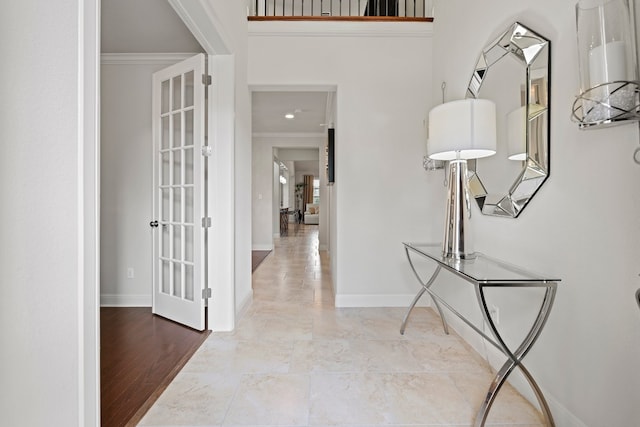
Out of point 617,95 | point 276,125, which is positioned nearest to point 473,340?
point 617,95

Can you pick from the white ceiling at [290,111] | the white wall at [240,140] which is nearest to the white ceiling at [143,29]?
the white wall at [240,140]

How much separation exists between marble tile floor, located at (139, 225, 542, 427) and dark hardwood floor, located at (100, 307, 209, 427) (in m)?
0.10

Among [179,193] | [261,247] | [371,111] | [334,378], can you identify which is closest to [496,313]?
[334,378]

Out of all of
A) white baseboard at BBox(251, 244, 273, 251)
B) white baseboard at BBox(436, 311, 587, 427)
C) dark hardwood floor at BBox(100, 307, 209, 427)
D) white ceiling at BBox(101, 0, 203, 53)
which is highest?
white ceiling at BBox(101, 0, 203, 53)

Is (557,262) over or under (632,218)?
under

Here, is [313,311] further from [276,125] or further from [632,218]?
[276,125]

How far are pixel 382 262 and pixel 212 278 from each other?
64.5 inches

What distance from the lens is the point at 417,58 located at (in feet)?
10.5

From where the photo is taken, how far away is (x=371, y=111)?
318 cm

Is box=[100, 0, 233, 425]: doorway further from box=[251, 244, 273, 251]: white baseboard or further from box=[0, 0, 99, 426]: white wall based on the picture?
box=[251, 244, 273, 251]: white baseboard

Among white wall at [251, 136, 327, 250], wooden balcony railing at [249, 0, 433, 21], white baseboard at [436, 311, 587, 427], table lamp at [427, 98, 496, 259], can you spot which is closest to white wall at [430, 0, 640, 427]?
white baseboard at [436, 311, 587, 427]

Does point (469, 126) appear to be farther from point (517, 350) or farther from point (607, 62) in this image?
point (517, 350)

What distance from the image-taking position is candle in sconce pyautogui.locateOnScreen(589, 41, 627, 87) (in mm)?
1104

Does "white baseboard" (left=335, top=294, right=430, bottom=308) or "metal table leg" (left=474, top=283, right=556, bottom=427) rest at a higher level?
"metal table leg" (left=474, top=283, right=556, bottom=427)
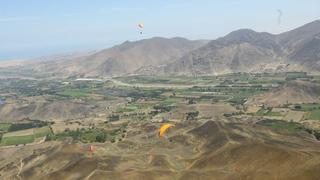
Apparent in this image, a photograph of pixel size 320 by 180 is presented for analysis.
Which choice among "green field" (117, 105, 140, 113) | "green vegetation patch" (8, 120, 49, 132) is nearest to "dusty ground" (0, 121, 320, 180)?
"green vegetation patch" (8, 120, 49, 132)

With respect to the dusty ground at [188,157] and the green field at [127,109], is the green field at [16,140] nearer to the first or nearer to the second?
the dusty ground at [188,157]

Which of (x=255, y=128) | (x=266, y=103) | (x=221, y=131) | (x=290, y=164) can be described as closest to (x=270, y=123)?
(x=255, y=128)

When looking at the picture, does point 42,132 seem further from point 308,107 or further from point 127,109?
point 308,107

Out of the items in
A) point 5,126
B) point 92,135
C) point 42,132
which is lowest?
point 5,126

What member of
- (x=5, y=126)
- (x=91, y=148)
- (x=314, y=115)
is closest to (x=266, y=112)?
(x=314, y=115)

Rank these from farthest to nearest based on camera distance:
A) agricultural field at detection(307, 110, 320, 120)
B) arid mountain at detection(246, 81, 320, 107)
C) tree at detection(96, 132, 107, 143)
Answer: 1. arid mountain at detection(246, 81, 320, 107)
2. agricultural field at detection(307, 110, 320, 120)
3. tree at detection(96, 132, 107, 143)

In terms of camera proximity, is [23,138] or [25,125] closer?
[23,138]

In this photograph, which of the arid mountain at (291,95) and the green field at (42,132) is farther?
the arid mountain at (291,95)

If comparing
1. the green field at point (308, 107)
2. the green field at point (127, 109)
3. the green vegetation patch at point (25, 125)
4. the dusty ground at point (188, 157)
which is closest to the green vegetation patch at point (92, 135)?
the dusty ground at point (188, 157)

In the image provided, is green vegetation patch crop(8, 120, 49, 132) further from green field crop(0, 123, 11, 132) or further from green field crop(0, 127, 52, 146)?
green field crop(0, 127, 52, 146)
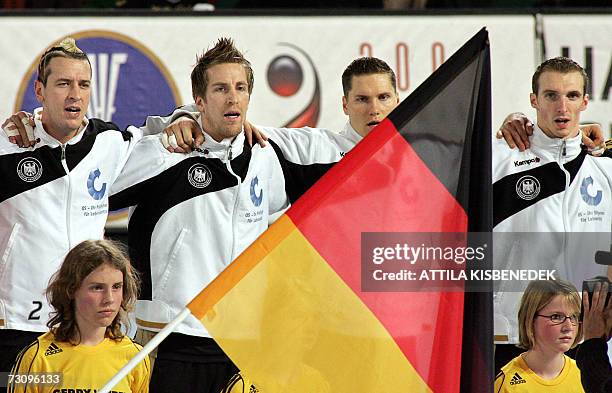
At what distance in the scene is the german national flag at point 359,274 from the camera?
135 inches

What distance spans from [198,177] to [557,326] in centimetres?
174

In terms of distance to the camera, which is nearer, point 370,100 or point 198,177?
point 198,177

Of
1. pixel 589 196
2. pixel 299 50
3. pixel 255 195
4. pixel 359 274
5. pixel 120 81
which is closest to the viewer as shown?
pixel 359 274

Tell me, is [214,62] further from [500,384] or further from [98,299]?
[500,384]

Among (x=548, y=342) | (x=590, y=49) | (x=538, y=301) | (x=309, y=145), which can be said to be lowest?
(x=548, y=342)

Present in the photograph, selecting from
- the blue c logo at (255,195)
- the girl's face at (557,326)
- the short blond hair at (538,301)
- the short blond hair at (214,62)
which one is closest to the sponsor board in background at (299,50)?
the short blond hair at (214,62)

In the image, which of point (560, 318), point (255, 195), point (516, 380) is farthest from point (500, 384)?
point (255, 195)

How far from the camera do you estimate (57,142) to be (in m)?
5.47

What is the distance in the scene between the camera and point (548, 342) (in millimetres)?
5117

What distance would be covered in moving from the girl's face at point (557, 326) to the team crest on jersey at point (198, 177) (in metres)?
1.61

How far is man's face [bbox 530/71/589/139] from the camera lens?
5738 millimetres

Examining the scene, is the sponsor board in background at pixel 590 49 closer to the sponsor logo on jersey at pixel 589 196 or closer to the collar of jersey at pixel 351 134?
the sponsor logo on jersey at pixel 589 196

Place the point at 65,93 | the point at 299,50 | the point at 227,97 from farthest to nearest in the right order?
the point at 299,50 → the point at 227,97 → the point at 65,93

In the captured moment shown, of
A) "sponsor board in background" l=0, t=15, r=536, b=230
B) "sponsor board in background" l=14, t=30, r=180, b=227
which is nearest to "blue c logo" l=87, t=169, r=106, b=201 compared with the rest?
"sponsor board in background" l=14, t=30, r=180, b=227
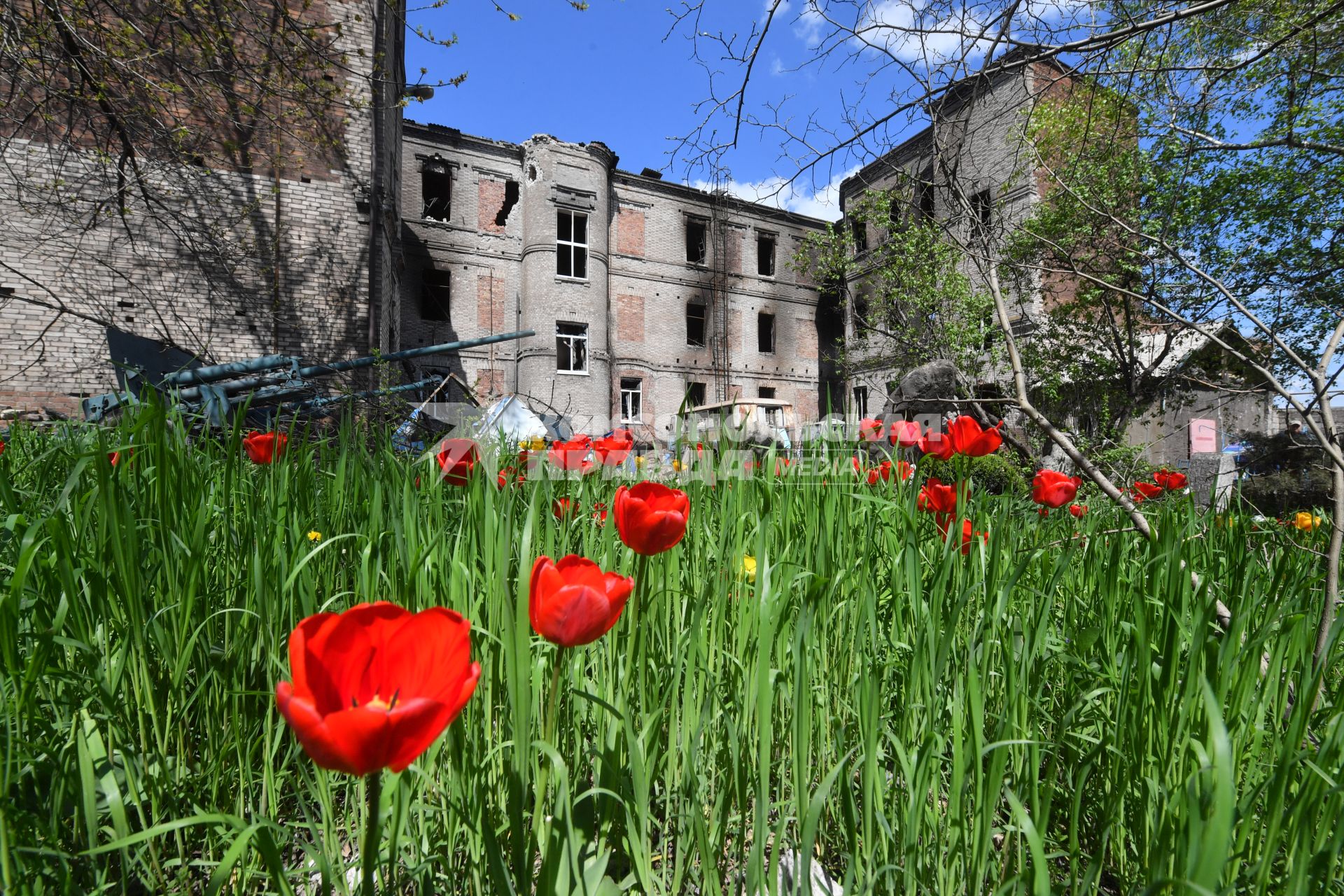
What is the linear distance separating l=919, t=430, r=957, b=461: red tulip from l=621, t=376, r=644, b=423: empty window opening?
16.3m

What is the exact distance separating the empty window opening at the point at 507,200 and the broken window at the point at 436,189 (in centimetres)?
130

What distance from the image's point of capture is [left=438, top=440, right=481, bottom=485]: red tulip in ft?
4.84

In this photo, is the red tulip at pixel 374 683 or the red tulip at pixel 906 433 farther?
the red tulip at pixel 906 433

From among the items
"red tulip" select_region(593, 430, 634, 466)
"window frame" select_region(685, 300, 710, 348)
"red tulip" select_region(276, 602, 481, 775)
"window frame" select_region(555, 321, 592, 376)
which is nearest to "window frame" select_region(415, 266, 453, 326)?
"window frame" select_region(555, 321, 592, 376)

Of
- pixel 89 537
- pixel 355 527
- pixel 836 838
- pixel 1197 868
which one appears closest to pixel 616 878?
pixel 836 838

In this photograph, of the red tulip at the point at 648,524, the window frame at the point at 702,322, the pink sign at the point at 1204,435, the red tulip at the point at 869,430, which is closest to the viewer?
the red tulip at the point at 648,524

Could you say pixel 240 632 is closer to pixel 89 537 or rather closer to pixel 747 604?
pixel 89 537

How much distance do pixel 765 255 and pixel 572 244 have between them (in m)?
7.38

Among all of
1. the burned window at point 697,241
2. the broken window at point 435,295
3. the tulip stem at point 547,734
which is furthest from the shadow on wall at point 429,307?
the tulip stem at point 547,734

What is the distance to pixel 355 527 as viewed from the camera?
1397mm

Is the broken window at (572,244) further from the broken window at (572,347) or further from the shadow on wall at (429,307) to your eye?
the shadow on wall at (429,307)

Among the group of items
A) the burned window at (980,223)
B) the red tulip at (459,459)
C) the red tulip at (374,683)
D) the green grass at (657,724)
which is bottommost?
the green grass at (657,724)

:: Prompt ::
Repeat the data in full and exactly. Omit pictures.

:: Final answer ::
Out of point 617,95 | point 276,125, which is positioned nearest to point 473,340?
point 617,95

Can you pick from the white ceiling at [290,111] | the white wall at [240,140] which is nearest to the white ceiling at [143,29]?
the white wall at [240,140]

How much separation exists between marble tile floor, located at (139, 225, 542, 427) and dark hardwood floor, located at (100, 307, 209, 427) (in m)?
0.10

Among [179,193] | [261,247] | [371,111] | [334,378], can you identify which is closest to [496,313]?
[334,378]

Out of all of
A) white baseboard at BBox(251, 244, 273, 251)
B) white baseboard at BBox(436, 311, 587, 427)
C) dark hardwood floor at BBox(100, 307, 209, 427)
D) white ceiling at BBox(101, 0, 203, 53)
which is highest?
white ceiling at BBox(101, 0, 203, 53)

Is (557,262) over or under (632,218)?
under

Here, is [313,311] further from [276,125] or further from [632,218]?
[276,125]

How far are pixel 382 262 and pixel 212 278 from each other?
64.5 inches

What distance from the lens is the point at 417,58 located at (in feet)?
10.5

From where the photo is taken, how far away is (x=371, y=111)?
318 cm

Is box=[100, 0, 233, 425]: doorway further from box=[251, 244, 273, 251]: white baseboard or further from box=[0, 0, 99, 426]: white wall based on the picture?
box=[251, 244, 273, 251]: white baseboard

Among white wall at [251, 136, 327, 250], wooden balcony railing at [249, 0, 433, 21], white baseboard at [436, 311, 587, 427], table lamp at [427, 98, 496, 259], can you spot which is closest to white wall at [430, 0, 640, 427]?
white baseboard at [436, 311, 587, 427]

Does point (469, 126) appear to be farther from point (517, 350) or farther from point (607, 62) in this image?
point (517, 350)

What distance from the image-taking position is candle in sconce pyautogui.locateOnScreen(589, 41, 627, 87) (in mm)?
1104

Does "white baseboard" (left=335, top=294, right=430, bottom=308) or "metal table leg" (left=474, top=283, right=556, bottom=427) rest at a higher level?
"metal table leg" (left=474, top=283, right=556, bottom=427)
Apparent in this image, a photograph of pixel size 320 by 180 is presented for analysis.
Which choice among "green field" (117, 105, 140, 113) | "green vegetation patch" (8, 120, 49, 132) is nearest to "dusty ground" (0, 121, 320, 180)?
"green vegetation patch" (8, 120, 49, 132)

With respect to the dusty ground at [188,157] and the green field at [127,109], is the green field at [16,140] nearer to the first or nearer to the second?
the dusty ground at [188,157]

Which of (x=255, y=128) | (x=266, y=103) | (x=221, y=131) | (x=290, y=164) can be described as closest to (x=270, y=123)?
(x=255, y=128)

When looking at the picture, does point 42,132 seem further from point 308,107 or further from point 127,109?
point 308,107

Out of the items in
A) point 5,126
B) point 92,135
C) point 42,132
which is lowest?
point 5,126

What member of
- (x=5, y=126)
- (x=91, y=148)
- (x=314, y=115)
is closest to (x=266, y=112)?
(x=314, y=115)

Rank these from farthest to nearest based on camera distance:
A) agricultural field at detection(307, 110, 320, 120)
B) arid mountain at detection(246, 81, 320, 107)
C) tree at detection(96, 132, 107, 143)
Answer: 1. arid mountain at detection(246, 81, 320, 107)
2. agricultural field at detection(307, 110, 320, 120)
3. tree at detection(96, 132, 107, 143)

In terms of camera proximity, is [23,138] or [25,125] closer?
[23,138]

In this photograph, which of the arid mountain at (291,95) and the green field at (42,132) is farther?
the arid mountain at (291,95)

If comparing
1. the green field at point (308, 107)
2. the green field at point (127, 109)
3. the green vegetation patch at point (25, 125)
4. the dusty ground at point (188, 157)
which is closest to the green vegetation patch at point (92, 135)?
the dusty ground at point (188, 157)

In the image provided, is green vegetation patch crop(8, 120, 49, 132) further from green field crop(0, 123, 11, 132) or further from green field crop(0, 127, 52, 146)?
green field crop(0, 127, 52, 146)
At what distance in the scene is the german national flag at point 359,274 from the camera?
135 inches

What distance spans from [198,177] to [557,326] in centimetres?
174

In terms of distance to the camera, which is nearer, point 370,100 or point 198,177?
point 198,177

Of
1. pixel 589 196
2. pixel 299 50
3. pixel 255 195
4. pixel 359 274
5. pixel 120 81
which is closest to the viewer as shown?
pixel 359 274

Tell me, is [214,62] further from [500,384] or further from [98,299]?
[500,384]

Among (x=548, y=342) | (x=590, y=49) | (x=538, y=301) | (x=309, y=145), which can be said to be lowest?
(x=548, y=342)

Present in the photograph, selecting from
- the blue c logo at (255,195)
- the girl's face at (557,326)
- the short blond hair at (538,301)
- the short blond hair at (214,62)
which one is closest to the sponsor board in background at (299,50)?
the short blond hair at (214,62)

In the image, which of point (560, 318), point (255, 195), point (516, 380) is farthest from point (500, 384)?
point (255, 195)

How far from the camera do you estimate (57,142) to be (in m)?
5.47

What is the distance in the scene between the camera and point (548, 342) (in millimetres)?
5117

What distance would be covered in moving from the girl's face at point (557, 326) to the team crest on jersey at point (198, 177) (in metres)?
1.61

How far is man's face [bbox 530/71/589/139] from the camera lens?
5738 millimetres

Examining the scene, is the sponsor board in background at pixel 590 49 closer to the sponsor logo on jersey at pixel 589 196 or closer to the collar of jersey at pixel 351 134?
the sponsor logo on jersey at pixel 589 196

Place the point at 65,93 | the point at 299,50 | the point at 227,97 from farthest to nearest in the right order?
the point at 299,50 → the point at 227,97 → the point at 65,93

In the captured moment shown, of
A) "sponsor board in background" l=0, t=15, r=536, b=230
B) "sponsor board in background" l=14, t=30, r=180, b=227
which is nearest to "blue c logo" l=87, t=169, r=106, b=201 compared with the rest?
"sponsor board in background" l=14, t=30, r=180, b=227
What is the linear distance separating l=919, t=430, r=957, b=461: red tulip from l=621, t=376, r=644, b=423: empty window opening?
16.3m

What is the exact distance separating the empty window opening at the point at 507,200 and the broken window at the point at 436,189 (in centimetres)?
130

What distance from the image's point of capture is [left=438, top=440, right=481, bottom=485]: red tulip in ft?
4.84

In this photo, is the red tulip at pixel 374 683 or the red tulip at pixel 906 433 farther?
the red tulip at pixel 906 433

From among the items
"red tulip" select_region(593, 430, 634, 466)
"window frame" select_region(685, 300, 710, 348)
"red tulip" select_region(276, 602, 481, 775)
"window frame" select_region(555, 321, 592, 376)
which is nearest to "window frame" select_region(415, 266, 453, 326)?
"window frame" select_region(555, 321, 592, 376)

Of
- pixel 89 537
- pixel 355 527
- pixel 836 838
- pixel 1197 868
which one appears closest to pixel 616 878?
pixel 836 838

In this photograph, of the red tulip at the point at 648,524, the window frame at the point at 702,322, the pink sign at the point at 1204,435, the red tulip at the point at 869,430, which is closest to the viewer?
the red tulip at the point at 648,524

Could you say pixel 240 632 is closer to pixel 89 537 or rather closer to pixel 747 604?
pixel 89 537

How much distance do pixel 765 255 and pixel 572 244 have between them (in m)?
7.38

Among all of
1. the burned window at point 697,241
2. the broken window at point 435,295
3. the tulip stem at point 547,734
which is furthest from the shadow on wall at point 429,307?
the tulip stem at point 547,734

What is the distance to pixel 355 527 as viewed from the camera?
1397mm

Is the broken window at (572,244) further from the broken window at (572,347) or further from the shadow on wall at (429,307) to your eye?
the shadow on wall at (429,307)

Among the group of items
A) the burned window at (980,223)
B) the red tulip at (459,459)
C) the red tulip at (374,683)
D) the green grass at (657,724)
which is bottommost?
the green grass at (657,724)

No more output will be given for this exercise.